Lucid dreaming has been a known phenomenon since the era of Aristotle, although it was at recently as 1978 that it was scientifically proven by Hearne, and subsequently LaBerge (1980). Since then there have been numerous studies into REM sleep, dreaming and lucid dreaming (i.e. Erlacher & Schredl, 2008a). 

REM sleep is characterised by muscle atonia (paralysis) to prevent the dreamer from acting out their dreams (Hobson, Pace-Schott & Stickgold, 2000). This atonia is controlled by neural structures in the brain, and the exception is eye movements which happen during this stage of sleep, a fact which has been confirmed in studies (Roffwarg et al, 1962). 

Lucid dreamers have access to their waking memories (Erlacher, 2009), it has been possible for them to pre-arrange a pattern of eye movements in advance of entering a lucid dream. When performed in a lucid dream state, these eye movements can be monitored on an EOG, meaning that the dreamer can 'communicate' with a researcher from within the lucid dream state (LaBerge, 1981). When awake, the dreamer can provide a dream report which should correspond the recorded eye movement data  with their dreamed gaze shifts. This means that lucid dreaming can be verified by subjective dream reports and objective EOG data (Dane, 1984; Dresler et al, 2012; Fenwick et al, 1984; Hickey, 1988; Kueny, 1985; Oligivie et al, 1983, Vos et al, 2009 & Watanabe, 2003).

The most frequent types of lucid dreams are DILDs (Dream Initiated/Induced Lucid Dreams), although of course, they can also occur via WILDs (Wake Initiated/Induced Lucid Dreams) (LaBerge, Levitan & Dement, 1986). 

Physiologically, lucid dreams are associated with elevated levels of automatic nervous system activity and higher H-reflex suppression (Brylowski, Levitan & LaBerge, 1989).
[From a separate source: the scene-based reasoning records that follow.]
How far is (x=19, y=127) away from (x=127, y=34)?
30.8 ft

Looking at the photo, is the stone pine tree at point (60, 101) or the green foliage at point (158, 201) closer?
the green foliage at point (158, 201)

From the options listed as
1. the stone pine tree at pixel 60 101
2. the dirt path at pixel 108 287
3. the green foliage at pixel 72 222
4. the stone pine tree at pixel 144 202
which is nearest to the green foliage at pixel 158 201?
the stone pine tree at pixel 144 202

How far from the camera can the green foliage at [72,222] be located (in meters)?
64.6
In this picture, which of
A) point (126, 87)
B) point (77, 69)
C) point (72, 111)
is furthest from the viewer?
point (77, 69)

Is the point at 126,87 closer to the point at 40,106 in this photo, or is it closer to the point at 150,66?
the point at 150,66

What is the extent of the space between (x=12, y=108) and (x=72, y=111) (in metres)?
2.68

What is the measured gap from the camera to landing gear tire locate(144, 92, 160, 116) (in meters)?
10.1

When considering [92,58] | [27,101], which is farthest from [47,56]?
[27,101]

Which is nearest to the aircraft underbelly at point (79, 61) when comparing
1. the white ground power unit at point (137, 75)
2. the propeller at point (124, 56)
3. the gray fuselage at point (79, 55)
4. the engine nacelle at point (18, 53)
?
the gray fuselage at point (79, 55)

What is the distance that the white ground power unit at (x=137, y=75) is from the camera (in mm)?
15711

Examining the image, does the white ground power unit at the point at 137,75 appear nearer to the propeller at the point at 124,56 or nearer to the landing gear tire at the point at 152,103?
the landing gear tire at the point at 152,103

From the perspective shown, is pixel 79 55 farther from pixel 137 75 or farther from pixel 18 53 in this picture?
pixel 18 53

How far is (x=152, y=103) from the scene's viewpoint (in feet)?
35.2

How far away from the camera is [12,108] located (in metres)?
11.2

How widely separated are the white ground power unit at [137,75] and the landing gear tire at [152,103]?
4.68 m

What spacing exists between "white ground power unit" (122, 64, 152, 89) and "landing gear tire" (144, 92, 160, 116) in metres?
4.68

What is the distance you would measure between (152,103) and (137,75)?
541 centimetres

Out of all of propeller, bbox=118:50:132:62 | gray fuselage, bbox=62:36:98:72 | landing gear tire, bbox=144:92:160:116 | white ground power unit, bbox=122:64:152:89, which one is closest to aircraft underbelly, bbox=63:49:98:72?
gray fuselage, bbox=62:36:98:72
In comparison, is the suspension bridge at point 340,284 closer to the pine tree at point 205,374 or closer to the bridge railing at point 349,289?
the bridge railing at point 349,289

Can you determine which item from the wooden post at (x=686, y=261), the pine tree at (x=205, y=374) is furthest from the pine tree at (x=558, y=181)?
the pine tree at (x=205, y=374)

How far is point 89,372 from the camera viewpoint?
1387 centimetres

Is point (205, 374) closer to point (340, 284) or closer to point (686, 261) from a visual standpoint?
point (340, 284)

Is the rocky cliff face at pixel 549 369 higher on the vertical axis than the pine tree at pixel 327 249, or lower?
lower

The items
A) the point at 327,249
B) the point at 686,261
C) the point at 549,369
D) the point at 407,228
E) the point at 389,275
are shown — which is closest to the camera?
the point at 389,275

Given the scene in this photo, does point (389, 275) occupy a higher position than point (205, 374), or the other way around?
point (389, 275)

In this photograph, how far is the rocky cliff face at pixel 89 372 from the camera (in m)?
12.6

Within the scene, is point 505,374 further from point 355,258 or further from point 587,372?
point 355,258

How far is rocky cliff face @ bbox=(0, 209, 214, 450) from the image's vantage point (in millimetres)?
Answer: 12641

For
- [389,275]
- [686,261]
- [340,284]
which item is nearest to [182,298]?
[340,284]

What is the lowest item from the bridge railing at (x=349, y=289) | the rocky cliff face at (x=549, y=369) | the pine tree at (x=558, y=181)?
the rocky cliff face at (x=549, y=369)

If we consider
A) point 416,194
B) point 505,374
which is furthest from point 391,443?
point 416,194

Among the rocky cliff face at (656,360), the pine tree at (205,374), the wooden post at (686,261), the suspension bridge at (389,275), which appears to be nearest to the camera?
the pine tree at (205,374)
Recent findings, comparing lucid dreams with non-lucid dreams have found that lucidity is associated with increased EEG 40 HZ activity in the brain, particularly in the frontal and frontolateral regions (Voss et al, 2009). Another recent fMRI study discovered that several areas of the brain (including the pre-frontal cortex, precneous and occipito-temporal cortices) are more strongly activated during lucid dreaming (Dressler et al). This specific activation pattern may explain the higher-order cognitive processes and skills which are involved in lucid dreaming, such as self-assessment, executive function, attention-regulation and behavioural controls (Arnsten & Li, 2005; Fernandez-Duque et al, 2000; Miller & Cohen, 2001 & Schmitz et al, 2004). Lucid dreamer have also been shown to display brain activity in regions connected to first-person perspective, the experience of agency and other self-processing operations (Cavanna & Trimble, 2006).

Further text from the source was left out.